Passage shown Start Marker

Do you think this campaign has changed ways to gain awareness through Twitter? Let us know in the comments.

The Strategy: Mega Awareness

For Norman, who led the campaign for Bully distributor The Weinstein Co., the strategy for Twitter boiled down to two words: Twitter Tuesday.

"The goal was to create an organic trending of #BullyMovie by a massive grassroots campaign, securing one million tweets within one day in a 24-hour period," Norman says of the March 27 campaign.

If it sounds like a lofty goal, and that's because it is: Norman says he spent a while researching just how to grow a campaign large enough to make a worldwide trending topic on the platform before realizing that there's no way to force a phenomenon. Instead, awareness of the desired scale would require rallying around the message of the movie: 13 million kids in America will be bullied this year, and 3 million of those kids will be absent from school due to the bullying they endure. Norman says that while he wasn't bullied as a child, he felt very sympathetic to and motivated by the cause.

"I watched hours of footage, and I was completely blown away from the amount of teen suicides in the world," Norman explains. "I was completely shocked."

Passage shown End Marker
Data excerpt Start Marker

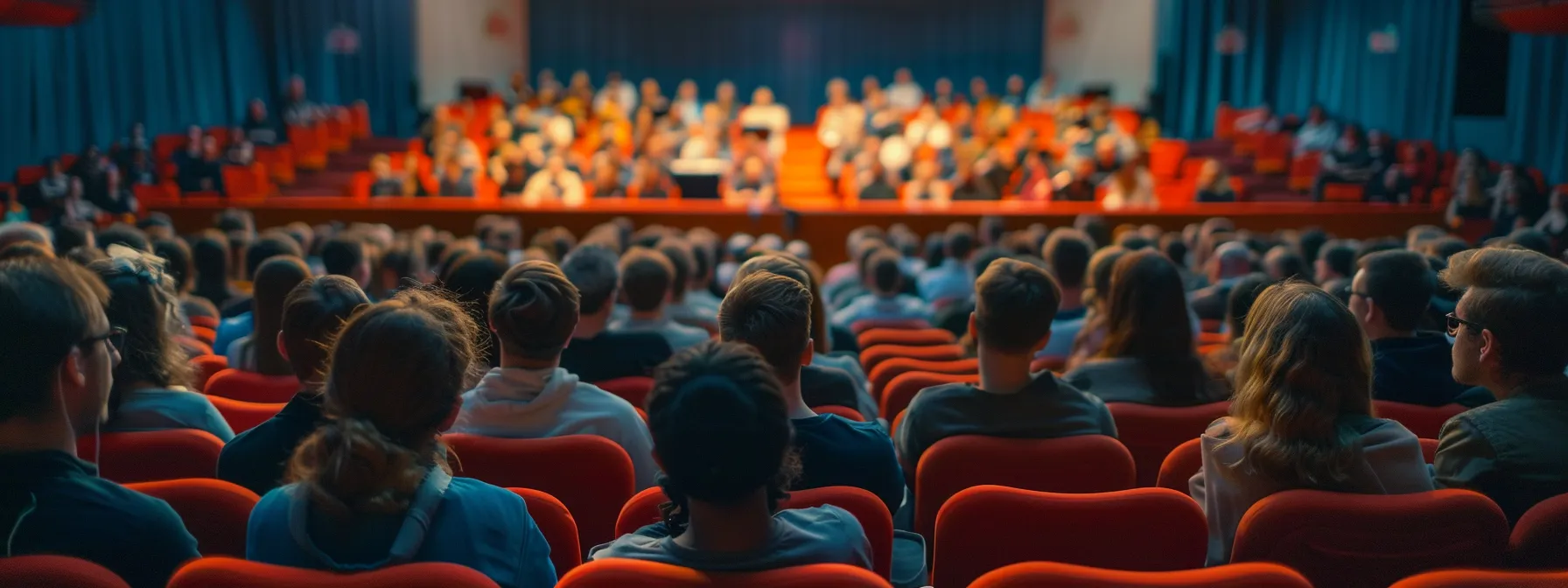 a diverse audience eagerly listens to an engaging pre-concert talk in a beautifully accessible concert venue, with interactive features enhancing the concert experience. a diverse audience eagerly listens to an engaging pre-concert talk in a beautifully accessible concert venue, with interactive features enhancing the concert experience.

Data excerpt End Marker

> [Prompt] In the passage on the Twitter campaign for Bully, what two words sum up Norman's strategy for Twitter?

> [Solution] Twitter Tuesday.